Records from a data collection
--- --- ---

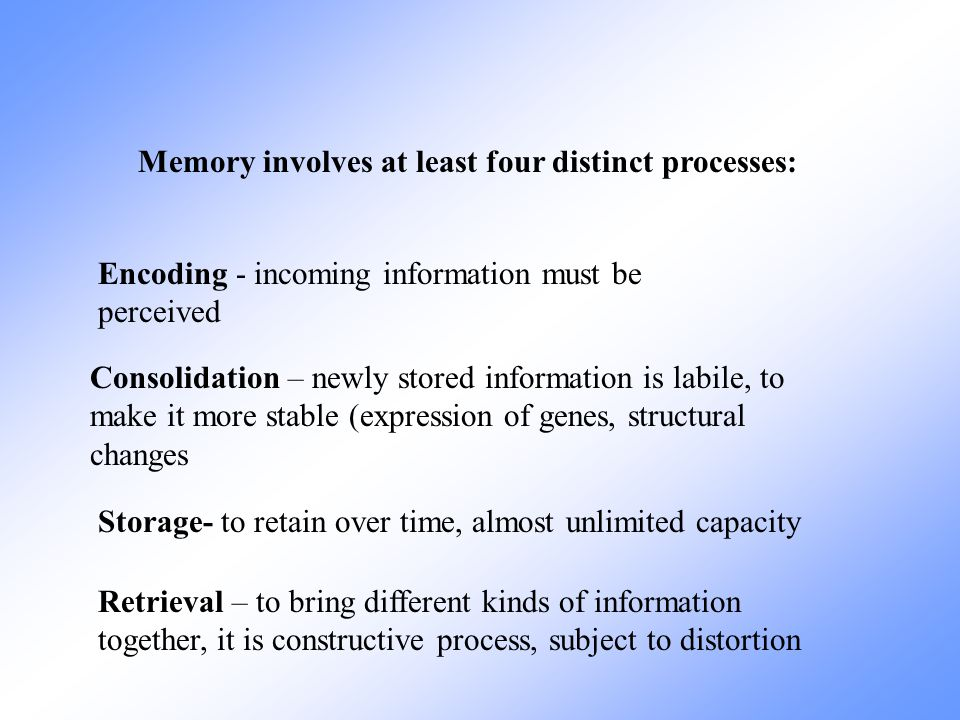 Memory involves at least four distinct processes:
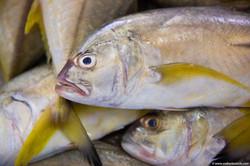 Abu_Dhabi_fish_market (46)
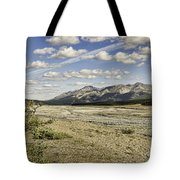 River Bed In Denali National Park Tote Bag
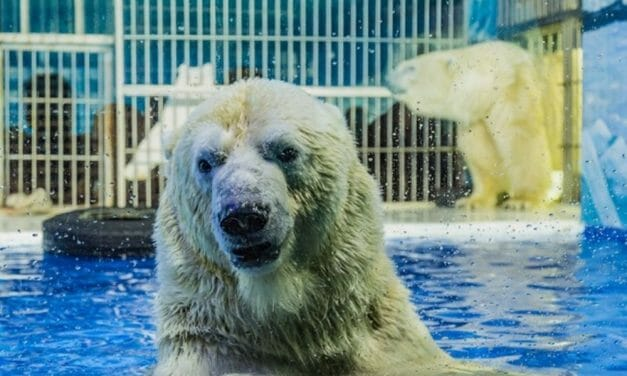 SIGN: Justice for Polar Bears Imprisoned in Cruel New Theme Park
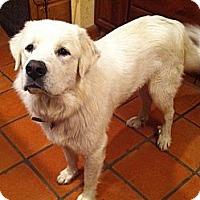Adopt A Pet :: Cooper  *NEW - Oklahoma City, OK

--- --- ---

_THE PROBLEM_
All entries above must be repeated exactly; pictures are to be left out.

_RESPONSE TO THIS EXERCISE_
 Memory involves at least four distinct processes:
 Abu_Dhabi_fish_market (46)
 River Bed In Denali National Park Tote Bag
 SIGN: Justice for Polar Bears Imprisoned in Cruel New Theme Park
Adopt A Pet :: Cooper  *NEW - Oklahoma City, OK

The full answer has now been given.